The grandmother I referred to I knew only as a bedridden old woman, crippled by rheumatism. She outlived her husband, who left her with four sons, all but one of them dying before she was called to her well-earned rest. She favoured my uncle’s children and bequeathed them all her earthly possessions. I have never felt envious; for after all, the things that are worth inheriting from our forefathers cannot be taken from us by will or testament.
Among all the Jews I knew, there were just three whom I should now regard as bad men—they were swindlers and usurers; they committed or were capable of committing perjuries; but every one of them, and their children also, have suffered the consequences. The vast majority were hard-working, honest and scarcely well-to-do people, with a small fringe of very poor and paupers at the social edge; enough to teach the rest the virtue of charity. Their children, my contemporaries, I meet all the way from Chicago to Constantinople. All of them are good citizens, and some of them occupy large places of usefulness.
As a whole I should say that the Jewish community stood, intellectually, far above the other racial and religious groups; that in the personal virtues, such as chastity and charity, they surpassed them, and that in striking a just balance they certainly were not morally inferior to them.
The unfortunate thing was and still is, that the Gentiles had no understanding of the fine qualities of the Jews and that the Jews never properly appraised the real value of their Gentile neighbours. From my present vantage ground I can see many sinners among all of them, and some saints in each group. Humanly, all of them are so much alike that I can see no difference.

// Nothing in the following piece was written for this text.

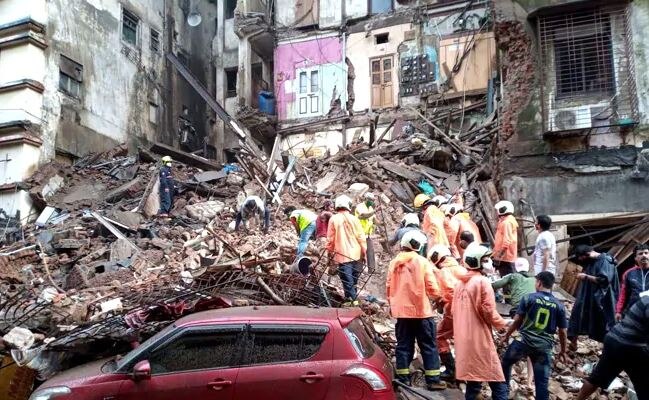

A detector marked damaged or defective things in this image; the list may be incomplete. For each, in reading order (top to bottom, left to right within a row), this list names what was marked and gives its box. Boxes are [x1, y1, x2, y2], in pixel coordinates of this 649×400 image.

shattered window opening [123, 7, 141, 46]
peeling plaster wall [39, 0, 165, 159]
peeling plaster wall [274, 34, 346, 121]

This is what I suppose I felt in my race unconscious days, and when I woke to consciousness, I rebelled against the artificial barriers, suffering much and no doubt causing others to suffer. I was eager to leave home because I supposed that in the larger world there was a larger view of life, and when the driver told us all to get out and walk up the Oresco Hill, I climbed it with joy; for I thought it led to those heights.
XXIII
THE SYNAGOGUE
“BEYOND the hill there are also people” is a German proverb whose meaning is obvious, yet the people “beyond the hill” are strangers and foreigners; here home ends and the world begins. From the hilltop the whole valley lay in panoramic view—the town, the clinging villages, the winding river and the encircling mountains—this was home. I knew each path and roadway; knew, by the sound of the bell, the village and church from which it came; sheep and cattle were of a certain breed; horses were harnessed in a peculiar way; the peasants of each village had their own picturesque style of garment and I knew at a glance each man’s habitat. Nobody or nothing was strange to me. The whole valley was home and I felt the gripping sense of homesickness as I viewed it for the last time. I could have embraced it all—yet in only a small spot of that small valley had I moved with any sense of freedom.
Our street was plainly visible from the hilltop. The “Porte” or “Forte” as it became corrupted—was a gorge-like, bottle-shaped street, the narrow end of which was the gate of the Jews, now the toll-gate over which the Kisbir presides. Through it came my ancestor, Reb Abraham Bolsover, with a bundle on his back containing sacred books and worldly goods. In the one was his life, in the other his living, and between barter and the study of God’s law his life moved, never without a struggle. When they carried him out of that same street to the God’s Acre, they said of him that he died poor in possessions but rich in good works.
Through that gate my father went out at the call of his Fatherland, and when they carried him to his resting-place they made great lamentation. He left to his widow five children—one yet unborn, money enough to keep them from want and a name which always stood for self-sacrifice and devotion.